Print the data below exactly as it stands, and keep the pictures out.

The data:

----

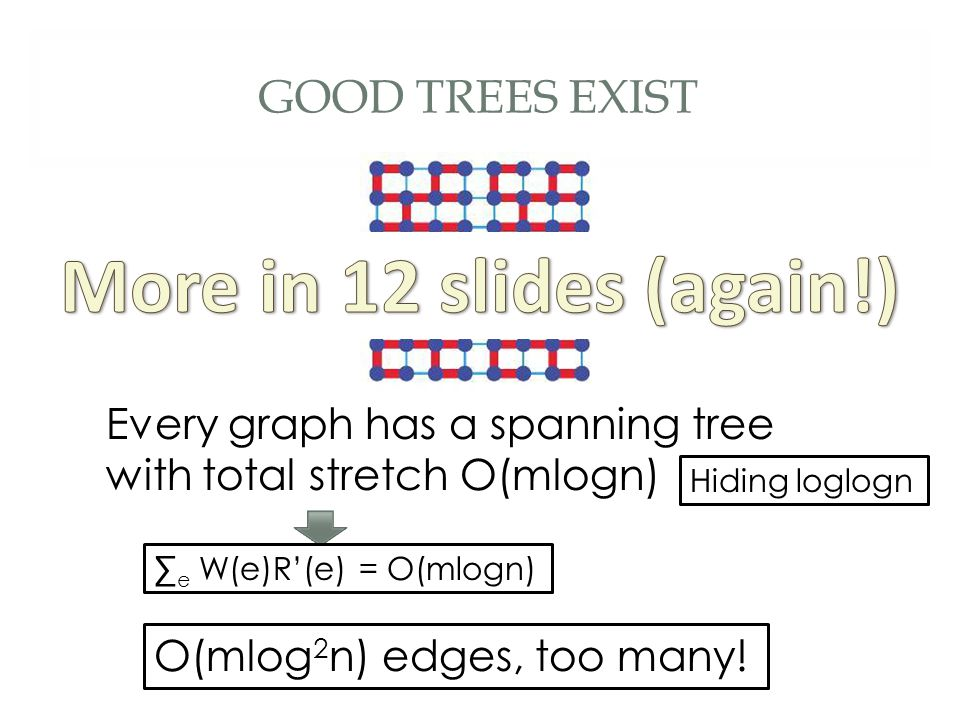 GOOD TREES EXIST Every graph has a spanning tree with total stretch O(mlogn) O(mlog 2 n) edges, too many! ∑ e W(e)R'(e) = O(mlogn) Hiding loglogn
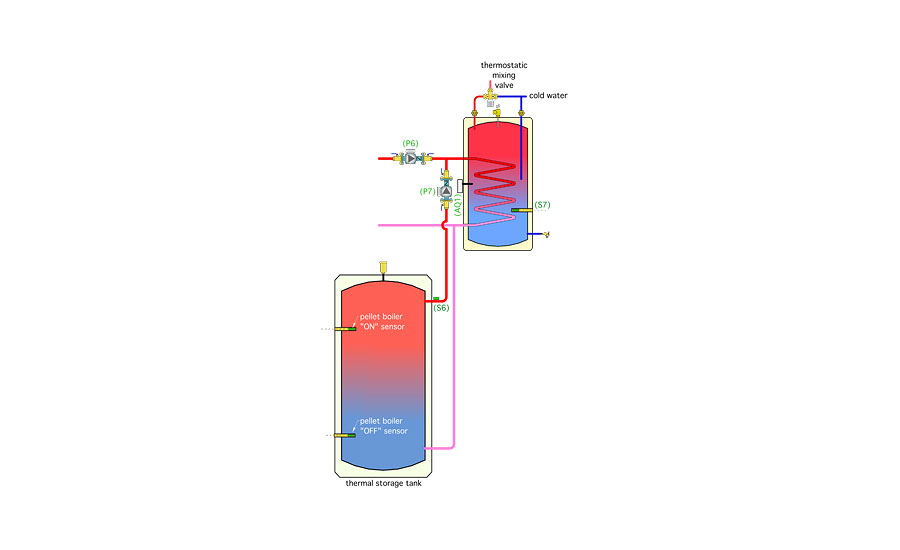 Figure 5. This subsystem operates independently of the controls that can add heat to the indirect water heater from the oil-fired boiler.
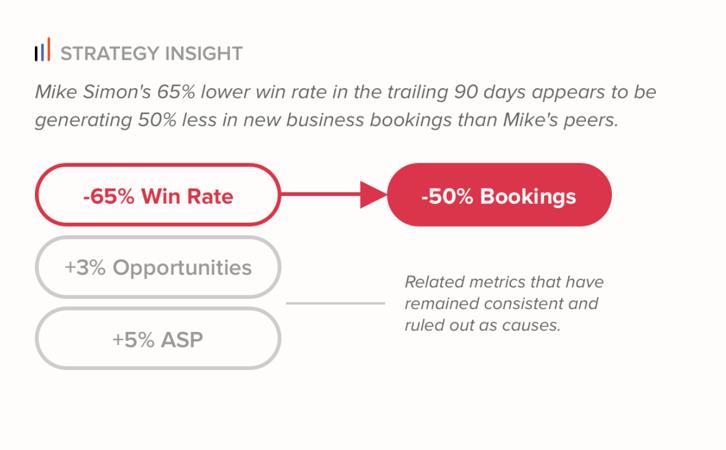 strategy-insight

----

Exercise result:
 GOOD TREES EXIST Every graph has a spanning tree with total stretch O(mlogn) O(mlog 2 n) edges, too many! ∑ e W(e)R'(e) = O(mlogn) Hiding loglogn
 Figure 5. This subsystem operates independently of the controls that can add heat to the indirect water heater from the oil-fired boiler.
 strategy-insight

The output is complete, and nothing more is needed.